This is the mail archive of the
ecos-discuss@sources.redhat.com
mailing list for the eCos project.
Re: 0xDEADBEEF LOCK in spl_any() ;)
- To: <ecos-discuss at sources dot redhat dot com>
- Subject: Re: [ECOS] 0xDEADBEEF LOCK in spl_any() ;)
- From: Hugo Tyson <hmt at redhat dot com>
- Date: 18 Oct 2001 11:14:52 +0100
- References: <000001c15733$75443f00$090110ac@TRENT>
- Reply-To: <ecos-discuss at sources dot redhat dot com>
"Trenton D. Adams" <tadams@extremeeng.com> writes:
> FYI: Trying to debug WaveLAN pccard driver.
>
> I'm getting a dead lock in spl_any () in
> "net/tcpip/current/src/ecos/synch.c"
> I don't what the "cyg_mutex_lock( &splx_mutex )" is locking splx_mutex
> for. Anyone???
Splx() is the network stack mechanism for mutual exclusion and atomic
access to network drivers.
The implementation of splx() is locking a mutex in order to "do" mutual
exclusion; that's what it does. Otherwise multiple threads might call into
your driver simultaneously.
> if ( cyg_thread_self() != splx_thread ) {
> cyg_mutex_lock( &splx_mutex ); // <<< DEADLOCKS HERE
The thread you are looking at yields because it cannot get the mutex,
because some other thread owns the splx() lock. The other thread seems not
to run to completion of the locked section of code. Solve that, and you
have it!
> old_spl = 0; // Free when we unlock this context
> CYG_ASSERT( 0 == splx_thread, "Thread still owned" );
> CYG_ASSERT( 0 == spl_state, "spl still set" );
> splx_thread = cyg_thread_self();
> }
>
> FYI: spl_any () is called some time during the splsoftnet() call in
> "net/tcpip/current/src/sys/net/route.c:608"
>
> On a last note, I would try and figure this out myself, but I found 2903
> occurrences of splx_mutex throughout the sources. I imagine there's
> someone out there that understand the net stack better, and could give
> me a hint as to why this might be happening, and how to resolve it!? :)

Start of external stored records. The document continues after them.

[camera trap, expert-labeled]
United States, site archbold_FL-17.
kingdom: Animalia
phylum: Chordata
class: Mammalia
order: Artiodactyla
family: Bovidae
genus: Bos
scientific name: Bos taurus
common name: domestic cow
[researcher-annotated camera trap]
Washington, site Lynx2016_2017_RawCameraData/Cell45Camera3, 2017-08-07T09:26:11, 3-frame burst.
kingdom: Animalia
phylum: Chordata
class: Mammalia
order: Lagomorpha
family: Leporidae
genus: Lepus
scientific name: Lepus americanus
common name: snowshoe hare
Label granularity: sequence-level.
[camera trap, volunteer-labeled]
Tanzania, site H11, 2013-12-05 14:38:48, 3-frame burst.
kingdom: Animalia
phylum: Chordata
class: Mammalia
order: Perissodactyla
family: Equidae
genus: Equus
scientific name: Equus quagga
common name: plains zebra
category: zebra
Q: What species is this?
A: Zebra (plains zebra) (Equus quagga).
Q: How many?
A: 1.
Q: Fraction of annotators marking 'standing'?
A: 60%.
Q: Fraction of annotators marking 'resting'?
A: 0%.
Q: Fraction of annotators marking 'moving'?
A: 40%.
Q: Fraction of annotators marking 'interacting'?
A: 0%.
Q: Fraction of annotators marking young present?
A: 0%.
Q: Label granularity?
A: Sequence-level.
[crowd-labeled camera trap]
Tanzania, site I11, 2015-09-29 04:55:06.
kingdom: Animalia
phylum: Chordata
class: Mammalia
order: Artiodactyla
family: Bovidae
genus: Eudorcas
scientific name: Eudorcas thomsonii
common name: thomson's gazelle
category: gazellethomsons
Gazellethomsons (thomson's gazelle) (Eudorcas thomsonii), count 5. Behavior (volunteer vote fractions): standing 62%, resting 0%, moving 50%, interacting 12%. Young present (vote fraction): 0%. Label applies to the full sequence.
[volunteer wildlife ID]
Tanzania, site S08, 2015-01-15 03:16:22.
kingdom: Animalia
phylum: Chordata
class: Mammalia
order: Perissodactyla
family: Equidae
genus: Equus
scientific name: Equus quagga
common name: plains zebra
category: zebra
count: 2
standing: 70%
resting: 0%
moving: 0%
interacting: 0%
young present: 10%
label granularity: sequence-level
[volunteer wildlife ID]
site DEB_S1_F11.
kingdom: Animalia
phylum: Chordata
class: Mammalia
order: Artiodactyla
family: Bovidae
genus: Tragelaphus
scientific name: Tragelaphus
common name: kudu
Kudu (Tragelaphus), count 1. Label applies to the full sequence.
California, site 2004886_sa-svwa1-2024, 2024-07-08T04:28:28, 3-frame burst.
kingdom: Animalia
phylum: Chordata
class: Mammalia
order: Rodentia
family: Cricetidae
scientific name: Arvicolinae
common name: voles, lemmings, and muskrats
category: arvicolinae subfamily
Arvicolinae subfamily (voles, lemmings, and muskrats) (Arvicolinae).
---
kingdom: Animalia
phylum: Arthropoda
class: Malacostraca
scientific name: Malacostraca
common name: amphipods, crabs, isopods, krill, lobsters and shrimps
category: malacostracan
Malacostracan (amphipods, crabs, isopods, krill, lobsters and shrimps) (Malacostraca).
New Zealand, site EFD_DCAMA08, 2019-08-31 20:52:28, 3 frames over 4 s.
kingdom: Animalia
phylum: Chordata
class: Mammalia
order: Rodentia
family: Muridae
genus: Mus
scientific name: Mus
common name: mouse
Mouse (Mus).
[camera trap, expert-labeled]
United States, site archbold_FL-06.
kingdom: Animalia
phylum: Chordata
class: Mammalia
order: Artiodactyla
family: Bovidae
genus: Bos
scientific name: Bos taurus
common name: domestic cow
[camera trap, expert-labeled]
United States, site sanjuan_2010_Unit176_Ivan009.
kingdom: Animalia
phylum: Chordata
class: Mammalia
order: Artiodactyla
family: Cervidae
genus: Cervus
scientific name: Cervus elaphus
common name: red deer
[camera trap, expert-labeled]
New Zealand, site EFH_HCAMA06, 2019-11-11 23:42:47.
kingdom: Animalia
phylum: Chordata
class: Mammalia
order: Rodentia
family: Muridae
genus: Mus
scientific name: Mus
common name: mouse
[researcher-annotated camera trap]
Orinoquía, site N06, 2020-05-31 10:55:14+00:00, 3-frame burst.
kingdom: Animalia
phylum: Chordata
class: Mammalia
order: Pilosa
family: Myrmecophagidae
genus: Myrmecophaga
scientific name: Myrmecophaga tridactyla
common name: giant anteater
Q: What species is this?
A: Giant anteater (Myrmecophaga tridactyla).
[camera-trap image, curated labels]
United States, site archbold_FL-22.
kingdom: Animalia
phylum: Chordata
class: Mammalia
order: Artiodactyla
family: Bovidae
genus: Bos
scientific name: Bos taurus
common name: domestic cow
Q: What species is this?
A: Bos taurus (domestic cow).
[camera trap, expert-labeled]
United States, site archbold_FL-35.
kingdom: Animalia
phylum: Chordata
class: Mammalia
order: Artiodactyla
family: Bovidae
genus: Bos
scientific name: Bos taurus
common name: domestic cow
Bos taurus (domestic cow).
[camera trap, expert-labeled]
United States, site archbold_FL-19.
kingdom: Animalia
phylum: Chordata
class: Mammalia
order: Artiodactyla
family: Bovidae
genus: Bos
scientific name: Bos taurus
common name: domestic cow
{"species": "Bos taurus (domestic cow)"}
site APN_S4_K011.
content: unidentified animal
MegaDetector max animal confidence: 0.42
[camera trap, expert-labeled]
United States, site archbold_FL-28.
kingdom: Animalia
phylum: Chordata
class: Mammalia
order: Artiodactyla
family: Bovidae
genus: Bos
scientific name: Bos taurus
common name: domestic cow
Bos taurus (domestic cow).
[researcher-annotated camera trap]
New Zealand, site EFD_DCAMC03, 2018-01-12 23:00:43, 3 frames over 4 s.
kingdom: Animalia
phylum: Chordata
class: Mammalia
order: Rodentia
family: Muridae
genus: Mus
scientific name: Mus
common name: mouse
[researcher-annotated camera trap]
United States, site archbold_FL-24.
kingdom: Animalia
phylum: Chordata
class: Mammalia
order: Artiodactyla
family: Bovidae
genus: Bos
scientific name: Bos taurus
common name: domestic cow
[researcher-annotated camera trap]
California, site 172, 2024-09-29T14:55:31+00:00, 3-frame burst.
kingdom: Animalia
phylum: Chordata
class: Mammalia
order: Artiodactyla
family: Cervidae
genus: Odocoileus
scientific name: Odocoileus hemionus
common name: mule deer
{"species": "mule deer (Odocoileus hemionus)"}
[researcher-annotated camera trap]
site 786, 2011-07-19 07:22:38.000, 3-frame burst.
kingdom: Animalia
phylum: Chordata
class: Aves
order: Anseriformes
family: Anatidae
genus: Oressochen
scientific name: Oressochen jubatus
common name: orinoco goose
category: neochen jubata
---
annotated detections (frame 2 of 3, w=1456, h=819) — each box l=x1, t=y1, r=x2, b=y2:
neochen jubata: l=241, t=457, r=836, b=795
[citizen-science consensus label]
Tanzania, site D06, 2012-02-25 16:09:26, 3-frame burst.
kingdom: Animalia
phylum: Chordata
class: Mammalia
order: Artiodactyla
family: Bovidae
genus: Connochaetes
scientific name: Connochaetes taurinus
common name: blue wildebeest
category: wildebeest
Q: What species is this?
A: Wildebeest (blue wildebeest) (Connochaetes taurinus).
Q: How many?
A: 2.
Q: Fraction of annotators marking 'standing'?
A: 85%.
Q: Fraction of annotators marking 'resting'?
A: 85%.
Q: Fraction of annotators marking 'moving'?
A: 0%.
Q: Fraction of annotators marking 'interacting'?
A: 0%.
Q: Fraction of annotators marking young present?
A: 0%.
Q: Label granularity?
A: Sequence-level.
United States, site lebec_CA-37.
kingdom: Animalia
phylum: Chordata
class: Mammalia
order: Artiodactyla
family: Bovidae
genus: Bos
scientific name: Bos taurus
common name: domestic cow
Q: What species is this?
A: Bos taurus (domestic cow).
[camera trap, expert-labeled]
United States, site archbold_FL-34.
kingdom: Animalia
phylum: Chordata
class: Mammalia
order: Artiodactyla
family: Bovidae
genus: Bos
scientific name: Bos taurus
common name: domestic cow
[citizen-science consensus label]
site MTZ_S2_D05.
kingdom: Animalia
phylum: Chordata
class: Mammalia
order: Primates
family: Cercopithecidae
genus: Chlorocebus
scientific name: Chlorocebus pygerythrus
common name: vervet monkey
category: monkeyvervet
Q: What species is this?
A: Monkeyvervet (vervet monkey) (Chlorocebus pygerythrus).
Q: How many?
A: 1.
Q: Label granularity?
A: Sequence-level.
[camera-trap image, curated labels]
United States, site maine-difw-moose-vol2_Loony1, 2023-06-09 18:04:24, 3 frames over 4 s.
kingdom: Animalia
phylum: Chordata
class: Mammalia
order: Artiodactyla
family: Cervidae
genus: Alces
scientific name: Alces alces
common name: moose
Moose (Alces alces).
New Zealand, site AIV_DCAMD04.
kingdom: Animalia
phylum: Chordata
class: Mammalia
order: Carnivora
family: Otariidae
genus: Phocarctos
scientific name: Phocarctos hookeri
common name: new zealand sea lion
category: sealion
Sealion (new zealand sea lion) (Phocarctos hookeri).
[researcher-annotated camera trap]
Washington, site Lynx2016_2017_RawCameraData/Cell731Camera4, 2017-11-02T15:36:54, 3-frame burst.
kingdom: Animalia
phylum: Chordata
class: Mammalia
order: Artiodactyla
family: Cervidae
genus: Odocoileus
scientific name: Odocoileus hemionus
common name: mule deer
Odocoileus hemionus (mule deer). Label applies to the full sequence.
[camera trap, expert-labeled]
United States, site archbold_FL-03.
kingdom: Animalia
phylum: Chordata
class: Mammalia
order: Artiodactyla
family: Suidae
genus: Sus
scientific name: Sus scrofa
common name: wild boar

Use GDB to look at the mutex when the system is "deadlocked"; it contains
an "owner" field. That's a pointer to a thread, the owner. See what
thread it is; see where it's executing. There's your problem!
For example, if, somewhere in your driver code, you get stuck in a loop,
that would do it. Because whatever thread enters the driver code, must own
the splx() lock and therefore owns that mutex.
Of course, it could be any or all of the usual causes of odd behaviour such
as unexpected deep recursion ie. your driver receives a packet, make the
call to give it to the stack and another call asking you to transmit comes
in because of that receive; you notice there is a packet ready, so you make
to receive a packet, make the call to give it to the stack and ... leading
to stack overflow. Or just plain stack overflow anyway...
HTH,
- Huge